Canadian-American film director and actor (1887–1952)

Harry Edwards (October 11, 1887 – May 26, 1952) was a Canadian-born American film director and actor. He worked in films from the 1910s to the 1950s.

==Biography==
He was born in Calgary on 11 October 1887.

He once worked for the now largely forgotten L-KO Kompany during the silent era. In his later years at Columbia Pictures, Edwards established a reputation as the studio's worst director. Both Vera Vague and the Three Stooges requested they not work with him.

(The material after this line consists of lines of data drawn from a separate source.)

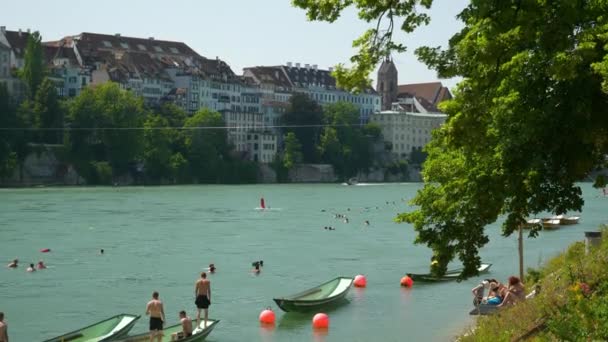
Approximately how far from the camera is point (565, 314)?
1314cm

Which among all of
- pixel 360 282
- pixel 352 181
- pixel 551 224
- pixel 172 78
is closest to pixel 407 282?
pixel 360 282

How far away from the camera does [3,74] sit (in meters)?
126

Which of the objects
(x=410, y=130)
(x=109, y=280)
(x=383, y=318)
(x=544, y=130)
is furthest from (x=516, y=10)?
(x=410, y=130)

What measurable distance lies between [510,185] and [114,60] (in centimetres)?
13514

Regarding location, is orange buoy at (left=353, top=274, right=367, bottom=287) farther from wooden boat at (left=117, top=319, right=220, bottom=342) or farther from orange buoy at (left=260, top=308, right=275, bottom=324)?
wooden boat at (left=117, top=319, right=220, bottom=342)

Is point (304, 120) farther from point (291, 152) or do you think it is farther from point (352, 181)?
point (352, 181)

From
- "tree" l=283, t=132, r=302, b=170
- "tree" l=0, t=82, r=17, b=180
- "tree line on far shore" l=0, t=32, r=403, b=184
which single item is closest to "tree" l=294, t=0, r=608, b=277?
"tree" l=0, t=82, r=17, b=180

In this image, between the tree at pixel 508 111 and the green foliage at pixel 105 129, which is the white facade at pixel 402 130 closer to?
the green foliage at pixel 105 129

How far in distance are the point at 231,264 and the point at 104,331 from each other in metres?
18.0

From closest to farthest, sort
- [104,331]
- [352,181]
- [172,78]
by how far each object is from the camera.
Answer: [104,331]
[352,181]
[172,78]

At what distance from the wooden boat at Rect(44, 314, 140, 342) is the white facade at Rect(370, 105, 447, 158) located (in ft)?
533

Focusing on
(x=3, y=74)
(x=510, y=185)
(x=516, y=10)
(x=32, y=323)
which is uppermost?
(x=3, y=74)

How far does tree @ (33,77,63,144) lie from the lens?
381 feet

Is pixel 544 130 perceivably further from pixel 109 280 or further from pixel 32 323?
pixel 109 280
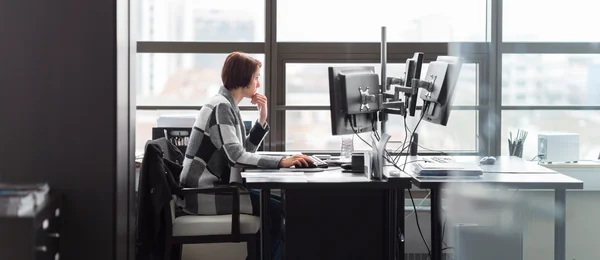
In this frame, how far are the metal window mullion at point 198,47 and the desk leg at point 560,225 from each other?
6.24 ft

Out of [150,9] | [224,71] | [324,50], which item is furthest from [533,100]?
[150,9]

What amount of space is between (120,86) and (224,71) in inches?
42.4

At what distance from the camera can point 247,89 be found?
3574mm

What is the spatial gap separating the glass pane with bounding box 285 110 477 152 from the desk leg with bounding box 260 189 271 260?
3.79 ft

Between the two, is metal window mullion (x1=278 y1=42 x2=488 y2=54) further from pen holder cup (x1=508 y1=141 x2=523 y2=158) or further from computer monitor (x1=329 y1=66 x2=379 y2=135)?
computer monitor (x1=329 y1=66 x2=379 y2=135)

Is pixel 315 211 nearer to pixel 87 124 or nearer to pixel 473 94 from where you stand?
pixel 87 124

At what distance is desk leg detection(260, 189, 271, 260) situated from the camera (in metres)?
3.00

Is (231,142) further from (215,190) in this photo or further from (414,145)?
(414,145)

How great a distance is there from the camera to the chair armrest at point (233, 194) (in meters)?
3.29

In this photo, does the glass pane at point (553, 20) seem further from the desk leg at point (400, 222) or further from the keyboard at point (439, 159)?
the desk leg at point (400, 222)

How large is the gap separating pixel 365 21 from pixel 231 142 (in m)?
1.30

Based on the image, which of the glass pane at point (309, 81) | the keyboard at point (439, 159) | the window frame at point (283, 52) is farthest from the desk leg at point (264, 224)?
the glass pane at point (309, 81)

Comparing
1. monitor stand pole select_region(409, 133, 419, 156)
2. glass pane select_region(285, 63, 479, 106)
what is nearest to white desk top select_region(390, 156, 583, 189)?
monitor stand pole select_region(409, 133, 419, 156)

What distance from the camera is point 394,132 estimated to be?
13.9 feet
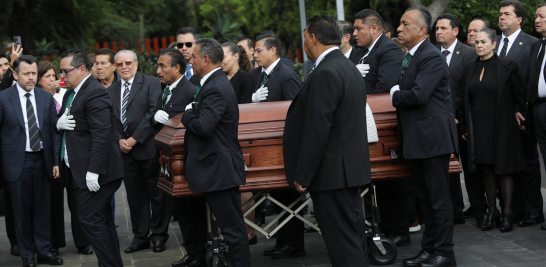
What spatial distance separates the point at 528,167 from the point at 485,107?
2.71ft

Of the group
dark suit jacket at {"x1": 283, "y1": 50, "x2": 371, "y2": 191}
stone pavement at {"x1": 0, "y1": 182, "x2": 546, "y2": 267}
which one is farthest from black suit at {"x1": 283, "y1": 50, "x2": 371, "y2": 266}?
stone pavement at {"x1": 0, "y1": 182, "x2": 546, "y2": 267}

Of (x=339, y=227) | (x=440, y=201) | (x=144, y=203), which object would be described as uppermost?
(x=339, y=227)

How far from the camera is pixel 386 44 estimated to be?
18.8 ft

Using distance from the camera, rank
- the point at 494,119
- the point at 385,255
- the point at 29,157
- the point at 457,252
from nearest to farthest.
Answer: the point at 385,255 → the point at 457,252 → the point at 29,157 → the point at 494,119

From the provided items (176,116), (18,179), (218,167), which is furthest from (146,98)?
(218,167)

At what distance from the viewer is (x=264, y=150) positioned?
495 cm

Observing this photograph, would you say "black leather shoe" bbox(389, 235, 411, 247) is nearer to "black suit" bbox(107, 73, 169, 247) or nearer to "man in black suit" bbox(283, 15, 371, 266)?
"man in black suit" bbox(283, 15, 371, 266)

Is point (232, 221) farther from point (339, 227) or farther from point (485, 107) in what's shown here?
point (485, 107)

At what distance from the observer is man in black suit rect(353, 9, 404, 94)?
566cm

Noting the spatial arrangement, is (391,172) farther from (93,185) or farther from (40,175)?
(40,175)

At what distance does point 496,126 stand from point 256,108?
8.34ft

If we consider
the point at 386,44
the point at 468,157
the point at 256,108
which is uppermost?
the point at 386,44

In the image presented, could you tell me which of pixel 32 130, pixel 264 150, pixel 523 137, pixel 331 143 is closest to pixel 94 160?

He is best remembered for his long collaboration with comedian Harry Langdon. He worked with Langdon in the 1920s in some of his best short films, and directed one of Langdon's best known films, the feature Tramp, Tramp, Tramp (1926). Langdon later became swell-headed with success and later dispensed with Edwards and Frank Capra, who also directed some of Langdon's most successful films, deciding he could direct himself. Langdon's decision proved to be a costly one as his career declined, though he later reconciled with Edwards and worked with him again in various short comedies in the 1930s and 1940s until Langdon's death in 1944. Of the hundreds of films he directed, just two were feature-length: Tramp, Tramp, Tramp (1926) and His First Flame (1927)

Shortly after directing his first television production, Edwards died in Los Angeles of carbon tetrachloride poisoning on May 26, 1952.

From 1918 to 1919, he was married to the actress Gladys Brockwell, daughter of actress Billie Brockwell.